Short problem: Your job is to restate each entry word for word.

Entries supplied:
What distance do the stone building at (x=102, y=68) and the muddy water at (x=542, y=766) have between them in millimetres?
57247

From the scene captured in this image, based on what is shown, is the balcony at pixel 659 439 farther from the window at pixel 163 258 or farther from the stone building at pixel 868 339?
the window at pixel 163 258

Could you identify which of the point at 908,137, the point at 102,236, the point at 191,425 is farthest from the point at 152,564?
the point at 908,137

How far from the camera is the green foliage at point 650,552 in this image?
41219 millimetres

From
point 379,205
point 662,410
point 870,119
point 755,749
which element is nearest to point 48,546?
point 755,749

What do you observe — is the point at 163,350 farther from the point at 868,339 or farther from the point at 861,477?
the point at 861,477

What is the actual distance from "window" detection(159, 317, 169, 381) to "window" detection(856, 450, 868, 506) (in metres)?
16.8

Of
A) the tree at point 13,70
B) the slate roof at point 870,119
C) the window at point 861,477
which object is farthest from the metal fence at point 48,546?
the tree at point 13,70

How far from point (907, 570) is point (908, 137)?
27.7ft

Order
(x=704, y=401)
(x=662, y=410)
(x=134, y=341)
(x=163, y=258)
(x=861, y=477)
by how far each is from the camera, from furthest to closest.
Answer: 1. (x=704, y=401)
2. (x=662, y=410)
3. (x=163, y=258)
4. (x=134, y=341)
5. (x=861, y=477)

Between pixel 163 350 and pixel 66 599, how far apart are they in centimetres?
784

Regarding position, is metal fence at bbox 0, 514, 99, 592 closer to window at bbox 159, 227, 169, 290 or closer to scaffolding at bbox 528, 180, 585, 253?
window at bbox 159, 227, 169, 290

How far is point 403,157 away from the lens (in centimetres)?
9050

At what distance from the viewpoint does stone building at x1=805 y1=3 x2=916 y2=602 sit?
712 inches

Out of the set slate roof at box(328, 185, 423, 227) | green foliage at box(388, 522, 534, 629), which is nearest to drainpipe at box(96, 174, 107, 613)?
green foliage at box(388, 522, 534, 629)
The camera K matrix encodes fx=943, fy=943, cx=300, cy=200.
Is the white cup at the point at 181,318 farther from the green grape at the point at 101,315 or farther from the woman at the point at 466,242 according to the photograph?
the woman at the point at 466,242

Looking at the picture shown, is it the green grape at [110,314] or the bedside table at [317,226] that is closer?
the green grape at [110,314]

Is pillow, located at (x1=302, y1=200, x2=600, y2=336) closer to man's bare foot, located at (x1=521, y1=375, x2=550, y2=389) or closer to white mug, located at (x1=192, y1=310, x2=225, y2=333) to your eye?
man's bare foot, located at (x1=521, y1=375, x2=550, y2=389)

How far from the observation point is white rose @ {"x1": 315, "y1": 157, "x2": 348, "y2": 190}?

Solution for this exercise:
What distance do the stone building at (x=102, y=68) and the muddy water at (x=542, y=766) have between them in millimetres?
57247

From the scene captured in this image, based on what is shown, is the balcony at pixel 659 439 farther from the window at pixel 163 258 or farther from the stone building at pixel 868 339?
the window at pixel 163 258

Could you identify which of the point at 908,137, the point at 102,236, the point at 191,425 is farthest from the point at 152,564?
the point at 908,137

How far from the camera is the green foliage at point 650,552 in this image?
41219 millimetres

From
point 379,205
point 662,410
point 870,119
point 755,749
which element is nearest to point 48,546?
point 755,749

What do you observe — is the point at 163,350 farther from the point at 868,339 or farther from the point at 861,477?
the point at 861,477

What is the actual distance from "window" detection(159, 317, 169, 381) to "window" detection(856, 450, 868, 506) (in metres)?
16.8

Of
A) the tree at point 13,70
B) the slate roof at point 870,119
C) the window at point 861,477
which object is farthest from the metal fence at point 48,546?
the tree at point 13,70

How far from point (907, 570) is point (908, 137)?
27.7ft

Order
(x=704, y=401)
(x=662, y=410)
(x=134, y=341)
(x=163, y=258)
(x=861, y=477)
by how far each is from the camera, from furthest to closest.
Answer: 1. (x=704, y=401)
2. (x=662, y=410)
3. (x=163, y=258)
4. (x=134, y=341)
5. (x=861, y=477)

Between pixel 163 350 and pixel 66 599, how far apart are they in centimetres?
784

Regarding position, is metal fence at bbox 0, 514, 99, 592 closer to window at bbox 159, 227, 169, 290 or closer to scaffolding at bbox 528, 180, 585, 253?
window at bbox 159, 227, 169, 290

How far is point 403,157 away from the lens (in centimetres)?
9050

At what distance from the viewpoint does stone building at x1=805 y1=3 x2=916 y2=602 sit?
712 inches

Out of the set slate roof at box(328, 185, 423, 227) | green foliage at box(388, 522, 534, 629), which is nearest to drainpipe at box(96, 174, 107, 613)?
green foliage at box(388, 522, 534, 629)
The camera K matrix encodes fx=943, fy=943, cx=300, cy=200.
Is the white cup at the point at 181,318 farther from the green grape at the point at 101,315 or farther from the woman at the point at 466,242 according to the photograph?
the woman at the point at 466,242

Looking at the picture shown, is it the green grape at [110,314] or the bedside table at [317,226] that is closer?
the green grape at [110,314]

Is pillow, located at (x1=302, y1=200, x2=600, y2=336) closer to man's bare foot, located at (x1=521, y1=375, x2=550, y2=389) or closer to white mug, located at (x1=192, y1=310, x2=225, y2=333) to your eye?
man's bare foot, located at (x1=521, y1=375, x2=550, y2=389)

How far from the observation point is white rose @ {"x1": 315, "y1": 157, "x2": 348, "y2": 190}?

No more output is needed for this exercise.